▶ Aim
Copy out everything from the line containing "What distance lies" down to the end of the records below, with every line exactly as it appears.

▶ Given information
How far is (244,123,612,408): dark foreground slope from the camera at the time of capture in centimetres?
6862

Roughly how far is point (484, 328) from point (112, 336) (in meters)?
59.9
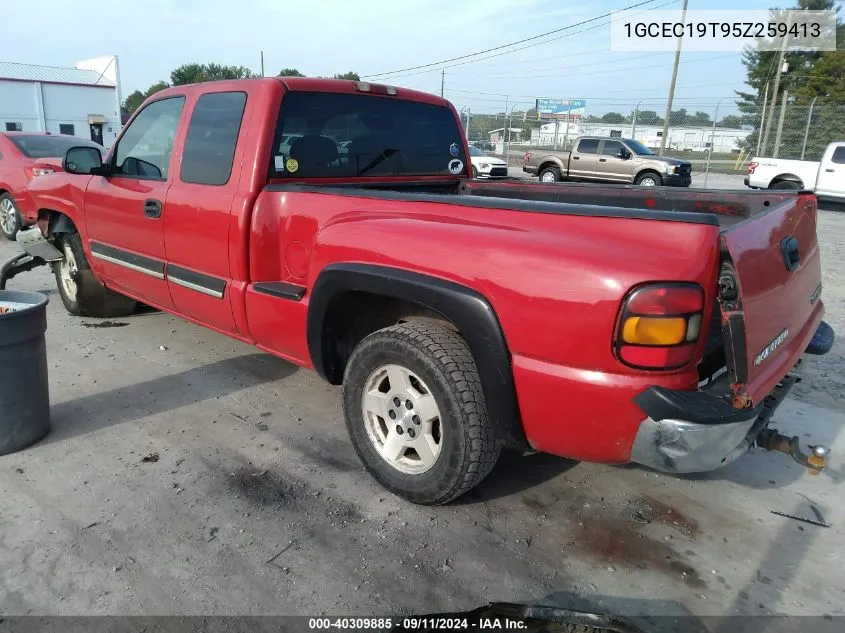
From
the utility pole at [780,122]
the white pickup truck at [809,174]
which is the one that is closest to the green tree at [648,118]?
the utility pole at [780,122]

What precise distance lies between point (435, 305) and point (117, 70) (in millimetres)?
48131

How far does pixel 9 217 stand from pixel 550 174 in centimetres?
1604

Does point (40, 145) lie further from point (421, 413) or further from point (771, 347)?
point (771, 347)

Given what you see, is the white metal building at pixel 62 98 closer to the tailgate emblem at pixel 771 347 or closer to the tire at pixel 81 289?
the tire at pixel 81 289

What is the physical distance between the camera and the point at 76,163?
4.54 m

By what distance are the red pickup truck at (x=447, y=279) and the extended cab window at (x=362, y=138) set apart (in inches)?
0.5

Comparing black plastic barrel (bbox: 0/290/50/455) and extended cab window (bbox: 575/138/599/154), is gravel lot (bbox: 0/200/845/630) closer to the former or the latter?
black plastic barrel (bbox: 0/290/50/455)

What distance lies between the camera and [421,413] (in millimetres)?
2795

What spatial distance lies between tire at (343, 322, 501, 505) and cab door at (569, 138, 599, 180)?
18.3 metres

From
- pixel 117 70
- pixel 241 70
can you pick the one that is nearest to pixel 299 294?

▶ Result of this exercise
What distance lies between the camera and [421,413] (in millimetres)?
2795

What spatial distance lies between tire at (343, 322, 501, 505) and cab door at (569, 138, 599, 180)?
18.3 metres

From
- pixel 117 70
- pixel 241 70
can you pick the one that is nearest to pixel 299 294?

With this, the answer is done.